Rewrite the rows from the line containing "How much distance must" through the line containing "20766 millimetres", replacing "palm tree" with "cypress tree" and leaving everything else unchanged.

Records for this task →
------------------------------
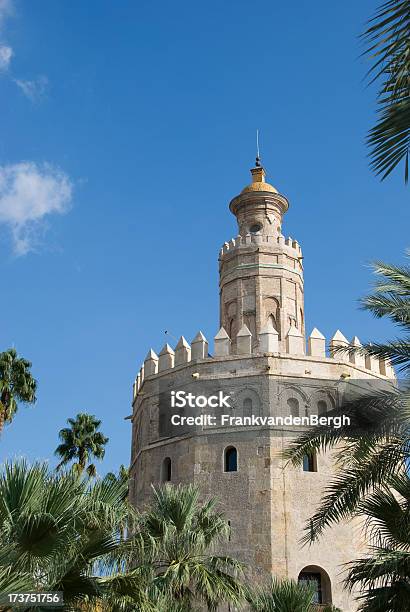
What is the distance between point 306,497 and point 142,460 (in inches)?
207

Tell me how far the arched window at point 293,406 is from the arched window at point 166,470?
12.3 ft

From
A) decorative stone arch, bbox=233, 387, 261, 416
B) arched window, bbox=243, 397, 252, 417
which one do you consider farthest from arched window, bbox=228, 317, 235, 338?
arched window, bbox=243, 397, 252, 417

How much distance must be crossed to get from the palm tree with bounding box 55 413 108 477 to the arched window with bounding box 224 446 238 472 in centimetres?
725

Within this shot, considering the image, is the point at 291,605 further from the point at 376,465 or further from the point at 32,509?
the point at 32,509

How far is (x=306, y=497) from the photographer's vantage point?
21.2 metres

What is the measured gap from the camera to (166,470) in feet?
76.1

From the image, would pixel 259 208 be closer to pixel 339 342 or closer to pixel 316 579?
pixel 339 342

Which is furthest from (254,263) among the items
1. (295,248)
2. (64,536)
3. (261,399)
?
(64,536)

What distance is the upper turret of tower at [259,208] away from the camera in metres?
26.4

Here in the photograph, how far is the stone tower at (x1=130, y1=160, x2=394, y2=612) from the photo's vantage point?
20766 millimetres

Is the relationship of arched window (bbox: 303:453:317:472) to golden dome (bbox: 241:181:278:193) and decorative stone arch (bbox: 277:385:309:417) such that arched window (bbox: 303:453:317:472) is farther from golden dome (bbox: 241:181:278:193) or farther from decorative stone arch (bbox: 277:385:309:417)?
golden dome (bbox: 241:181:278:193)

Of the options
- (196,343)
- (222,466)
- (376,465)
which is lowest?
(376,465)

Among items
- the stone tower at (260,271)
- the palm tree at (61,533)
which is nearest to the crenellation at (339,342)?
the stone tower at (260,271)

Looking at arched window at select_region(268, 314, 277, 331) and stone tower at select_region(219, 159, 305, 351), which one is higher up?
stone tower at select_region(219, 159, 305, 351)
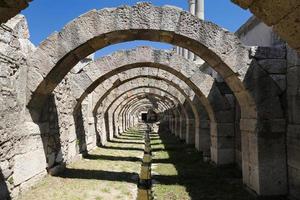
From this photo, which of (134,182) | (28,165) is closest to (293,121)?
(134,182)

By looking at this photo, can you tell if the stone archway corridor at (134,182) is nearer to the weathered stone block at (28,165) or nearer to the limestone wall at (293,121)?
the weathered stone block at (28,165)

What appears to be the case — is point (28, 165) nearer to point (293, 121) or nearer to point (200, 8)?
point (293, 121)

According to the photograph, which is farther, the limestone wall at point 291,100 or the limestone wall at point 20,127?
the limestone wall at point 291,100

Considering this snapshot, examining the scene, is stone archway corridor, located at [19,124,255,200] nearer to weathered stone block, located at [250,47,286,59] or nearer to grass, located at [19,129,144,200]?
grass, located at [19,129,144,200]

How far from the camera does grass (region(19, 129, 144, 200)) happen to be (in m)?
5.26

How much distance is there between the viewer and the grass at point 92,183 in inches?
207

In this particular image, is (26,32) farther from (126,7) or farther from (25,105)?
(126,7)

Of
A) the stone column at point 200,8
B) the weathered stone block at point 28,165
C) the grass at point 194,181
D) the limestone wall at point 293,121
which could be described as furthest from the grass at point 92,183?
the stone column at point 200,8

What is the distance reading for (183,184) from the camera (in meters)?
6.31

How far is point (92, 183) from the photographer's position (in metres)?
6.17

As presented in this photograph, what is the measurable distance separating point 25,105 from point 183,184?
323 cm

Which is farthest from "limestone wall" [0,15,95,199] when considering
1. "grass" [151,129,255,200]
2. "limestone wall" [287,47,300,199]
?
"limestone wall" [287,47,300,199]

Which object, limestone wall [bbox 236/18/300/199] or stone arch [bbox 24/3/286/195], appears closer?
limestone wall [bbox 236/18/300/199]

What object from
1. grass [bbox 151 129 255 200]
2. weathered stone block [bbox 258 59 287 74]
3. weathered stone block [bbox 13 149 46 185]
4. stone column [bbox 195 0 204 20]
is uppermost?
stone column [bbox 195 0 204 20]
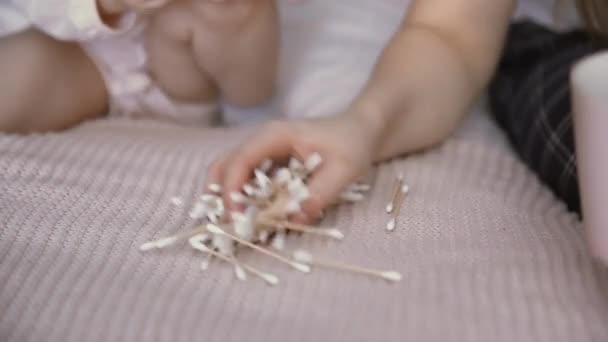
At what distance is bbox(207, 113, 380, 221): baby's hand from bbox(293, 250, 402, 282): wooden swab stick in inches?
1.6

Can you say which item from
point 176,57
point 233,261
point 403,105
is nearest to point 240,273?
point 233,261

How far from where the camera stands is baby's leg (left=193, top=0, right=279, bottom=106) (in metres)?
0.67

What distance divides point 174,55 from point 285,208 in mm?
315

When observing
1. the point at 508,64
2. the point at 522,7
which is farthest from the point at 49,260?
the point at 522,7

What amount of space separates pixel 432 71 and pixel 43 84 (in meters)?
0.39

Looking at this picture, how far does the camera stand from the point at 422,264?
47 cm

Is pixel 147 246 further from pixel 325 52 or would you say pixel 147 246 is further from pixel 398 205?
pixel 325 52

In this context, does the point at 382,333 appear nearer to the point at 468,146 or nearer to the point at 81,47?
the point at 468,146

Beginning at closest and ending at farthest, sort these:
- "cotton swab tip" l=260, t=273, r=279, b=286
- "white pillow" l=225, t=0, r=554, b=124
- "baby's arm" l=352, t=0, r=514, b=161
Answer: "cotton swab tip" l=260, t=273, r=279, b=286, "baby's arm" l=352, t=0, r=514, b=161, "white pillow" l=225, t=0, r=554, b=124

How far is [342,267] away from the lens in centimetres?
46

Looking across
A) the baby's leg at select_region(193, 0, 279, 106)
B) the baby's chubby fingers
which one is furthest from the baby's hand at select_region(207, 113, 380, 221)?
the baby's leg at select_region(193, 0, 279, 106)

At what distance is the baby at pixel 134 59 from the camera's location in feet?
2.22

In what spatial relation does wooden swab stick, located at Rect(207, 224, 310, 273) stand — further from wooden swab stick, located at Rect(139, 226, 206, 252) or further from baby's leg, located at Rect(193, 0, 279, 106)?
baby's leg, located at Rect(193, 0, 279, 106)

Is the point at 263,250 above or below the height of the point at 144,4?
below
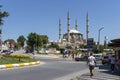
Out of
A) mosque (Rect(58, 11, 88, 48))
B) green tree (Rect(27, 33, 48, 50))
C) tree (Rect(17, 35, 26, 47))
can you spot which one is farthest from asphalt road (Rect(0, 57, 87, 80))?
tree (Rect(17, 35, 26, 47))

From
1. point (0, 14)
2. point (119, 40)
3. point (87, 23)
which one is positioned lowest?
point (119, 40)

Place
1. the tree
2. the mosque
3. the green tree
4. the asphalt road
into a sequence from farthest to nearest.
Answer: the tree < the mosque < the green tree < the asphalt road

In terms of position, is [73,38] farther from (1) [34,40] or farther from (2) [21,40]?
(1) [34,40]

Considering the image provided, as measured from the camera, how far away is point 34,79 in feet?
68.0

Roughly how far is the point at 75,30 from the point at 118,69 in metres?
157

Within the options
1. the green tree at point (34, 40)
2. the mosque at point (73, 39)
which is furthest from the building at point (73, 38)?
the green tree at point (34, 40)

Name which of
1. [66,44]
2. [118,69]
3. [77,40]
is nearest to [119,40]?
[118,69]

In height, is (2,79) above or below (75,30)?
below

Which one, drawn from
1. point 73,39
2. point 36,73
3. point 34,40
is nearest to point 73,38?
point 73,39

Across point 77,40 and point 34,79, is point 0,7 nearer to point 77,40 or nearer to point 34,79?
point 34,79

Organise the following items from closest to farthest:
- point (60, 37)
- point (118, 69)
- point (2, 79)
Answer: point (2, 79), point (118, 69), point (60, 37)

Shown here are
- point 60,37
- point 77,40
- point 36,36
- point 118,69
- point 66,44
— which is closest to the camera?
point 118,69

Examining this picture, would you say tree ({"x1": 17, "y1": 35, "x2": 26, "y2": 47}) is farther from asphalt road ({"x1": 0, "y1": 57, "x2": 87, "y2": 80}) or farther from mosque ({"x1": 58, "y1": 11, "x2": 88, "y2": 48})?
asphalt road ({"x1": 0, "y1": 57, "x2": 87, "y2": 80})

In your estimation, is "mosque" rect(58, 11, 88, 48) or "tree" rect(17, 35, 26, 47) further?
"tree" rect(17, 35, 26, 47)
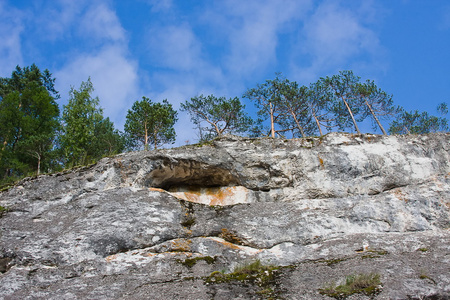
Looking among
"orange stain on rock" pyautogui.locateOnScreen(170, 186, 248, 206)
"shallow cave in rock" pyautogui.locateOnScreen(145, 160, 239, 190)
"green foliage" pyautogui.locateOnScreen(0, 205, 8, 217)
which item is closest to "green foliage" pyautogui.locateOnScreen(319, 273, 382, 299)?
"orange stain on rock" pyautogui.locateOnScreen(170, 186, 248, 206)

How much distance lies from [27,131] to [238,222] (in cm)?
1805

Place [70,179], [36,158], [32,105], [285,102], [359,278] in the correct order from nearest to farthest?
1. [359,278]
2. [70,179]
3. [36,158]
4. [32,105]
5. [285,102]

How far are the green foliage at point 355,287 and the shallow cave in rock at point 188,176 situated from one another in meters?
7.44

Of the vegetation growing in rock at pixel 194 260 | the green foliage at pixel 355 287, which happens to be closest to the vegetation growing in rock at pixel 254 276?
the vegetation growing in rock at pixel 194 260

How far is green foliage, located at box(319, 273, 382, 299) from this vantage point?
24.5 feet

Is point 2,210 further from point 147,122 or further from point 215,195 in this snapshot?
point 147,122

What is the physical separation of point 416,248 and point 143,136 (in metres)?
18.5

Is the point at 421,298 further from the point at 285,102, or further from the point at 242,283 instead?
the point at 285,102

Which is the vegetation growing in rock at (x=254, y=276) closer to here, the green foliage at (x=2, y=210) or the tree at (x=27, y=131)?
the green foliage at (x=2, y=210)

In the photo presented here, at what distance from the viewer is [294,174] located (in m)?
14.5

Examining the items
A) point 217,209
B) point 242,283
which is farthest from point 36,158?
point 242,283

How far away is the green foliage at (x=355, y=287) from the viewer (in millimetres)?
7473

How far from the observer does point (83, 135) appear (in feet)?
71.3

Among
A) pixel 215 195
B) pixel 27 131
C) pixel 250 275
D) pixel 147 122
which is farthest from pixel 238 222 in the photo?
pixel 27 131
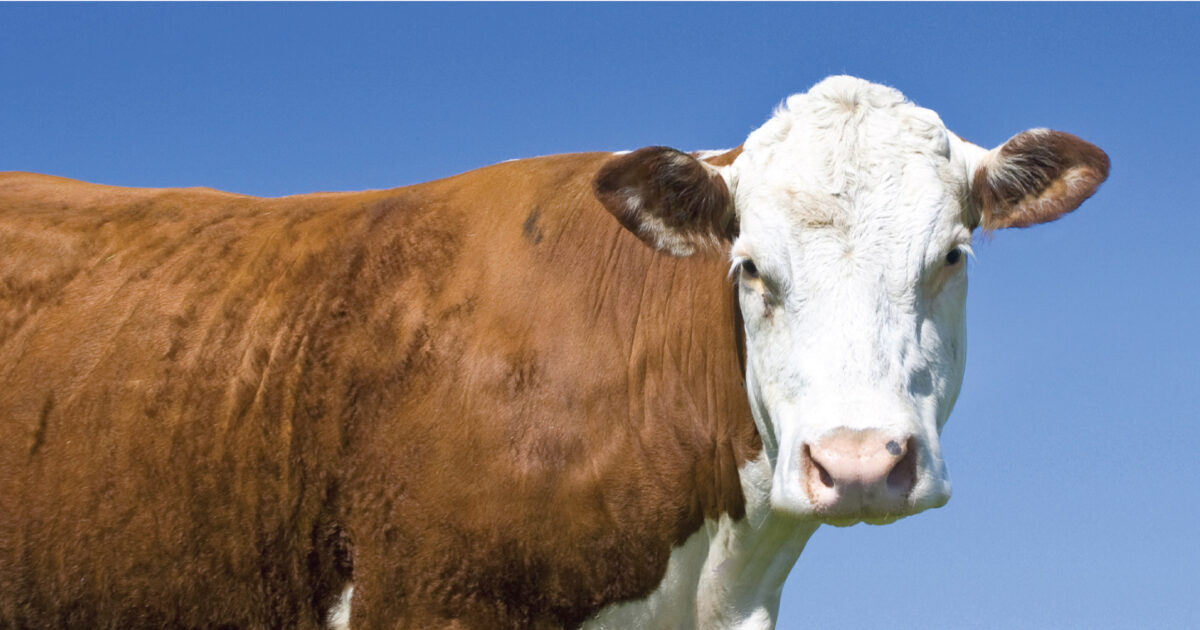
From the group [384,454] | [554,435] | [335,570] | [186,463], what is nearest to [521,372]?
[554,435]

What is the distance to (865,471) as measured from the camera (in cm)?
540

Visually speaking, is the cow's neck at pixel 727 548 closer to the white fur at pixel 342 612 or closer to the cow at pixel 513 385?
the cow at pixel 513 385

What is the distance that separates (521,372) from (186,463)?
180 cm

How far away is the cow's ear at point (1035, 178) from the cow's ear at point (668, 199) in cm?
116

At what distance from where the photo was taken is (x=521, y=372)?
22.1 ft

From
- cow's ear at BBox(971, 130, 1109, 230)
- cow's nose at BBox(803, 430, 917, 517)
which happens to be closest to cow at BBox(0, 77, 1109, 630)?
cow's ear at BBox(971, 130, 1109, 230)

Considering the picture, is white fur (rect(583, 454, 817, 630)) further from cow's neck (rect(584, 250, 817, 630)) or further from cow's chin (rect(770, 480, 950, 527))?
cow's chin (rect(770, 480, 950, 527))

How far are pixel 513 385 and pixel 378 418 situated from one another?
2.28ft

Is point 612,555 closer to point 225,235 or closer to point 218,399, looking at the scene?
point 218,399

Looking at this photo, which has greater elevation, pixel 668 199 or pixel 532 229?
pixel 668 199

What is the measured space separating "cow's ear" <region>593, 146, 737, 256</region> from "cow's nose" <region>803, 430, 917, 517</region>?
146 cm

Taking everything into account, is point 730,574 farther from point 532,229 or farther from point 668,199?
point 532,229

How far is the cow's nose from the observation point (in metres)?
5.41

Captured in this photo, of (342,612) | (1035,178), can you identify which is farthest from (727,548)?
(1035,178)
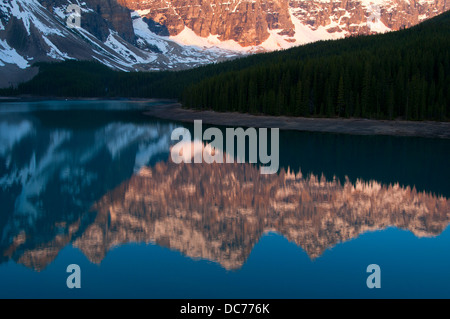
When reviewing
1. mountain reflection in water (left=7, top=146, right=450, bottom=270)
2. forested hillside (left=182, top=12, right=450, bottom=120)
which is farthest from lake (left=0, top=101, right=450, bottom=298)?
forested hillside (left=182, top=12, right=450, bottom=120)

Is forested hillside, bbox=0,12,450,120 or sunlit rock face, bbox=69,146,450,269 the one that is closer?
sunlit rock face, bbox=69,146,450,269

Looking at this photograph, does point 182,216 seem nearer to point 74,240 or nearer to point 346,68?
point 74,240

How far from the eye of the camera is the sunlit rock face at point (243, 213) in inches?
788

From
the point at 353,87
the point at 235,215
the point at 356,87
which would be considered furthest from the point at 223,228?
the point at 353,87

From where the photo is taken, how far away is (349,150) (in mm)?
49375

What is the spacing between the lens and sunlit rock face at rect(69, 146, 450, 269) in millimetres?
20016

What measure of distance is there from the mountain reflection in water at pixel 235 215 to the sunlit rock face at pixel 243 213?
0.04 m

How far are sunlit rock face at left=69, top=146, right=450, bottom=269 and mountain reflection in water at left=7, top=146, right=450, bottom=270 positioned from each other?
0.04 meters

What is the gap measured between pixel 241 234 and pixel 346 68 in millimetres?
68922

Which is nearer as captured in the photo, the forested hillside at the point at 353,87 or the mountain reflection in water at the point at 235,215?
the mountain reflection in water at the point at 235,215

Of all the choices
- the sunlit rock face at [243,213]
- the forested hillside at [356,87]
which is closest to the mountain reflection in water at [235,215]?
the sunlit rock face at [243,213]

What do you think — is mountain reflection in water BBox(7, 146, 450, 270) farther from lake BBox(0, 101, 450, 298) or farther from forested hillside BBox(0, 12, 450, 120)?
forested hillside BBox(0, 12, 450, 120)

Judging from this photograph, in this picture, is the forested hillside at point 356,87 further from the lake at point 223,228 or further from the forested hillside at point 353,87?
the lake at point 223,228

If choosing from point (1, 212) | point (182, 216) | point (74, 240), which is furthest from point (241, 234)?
------------------------------
Solution to the problem →
How much distance must be crossed to get from the cypress tree with bounding box 55 413 108 477 to the arched window with bounding box 224 446 238 472 in centimetres?
725

Within this shot, considering the image, is the point at 291,605 further from the point at 376,465 or further from the point at 32,509?
the point at 32,509

How far is (x=306, y=497) from the photographer's vantage point?
21.2 metres

What is the measured gap from the camera to (166,470) in feet?
76.1

From the image, would pixel 259 208 be closer to pixel 339 342 or closer to pixel 316 579?
pixel 339 342

Which is furthest from (254,263) among the items
1. (295,248)
2. (64,536)
3. (261,399)
?
(64,536)

What distance is the upper turret of tower at [259,208] away from the camera in metres?
26.4

Here in the photograph, how far is the stone tower at (x1=130, y1=160, x2=394, y2=612) from the photo's vantage point?
20766 millimetres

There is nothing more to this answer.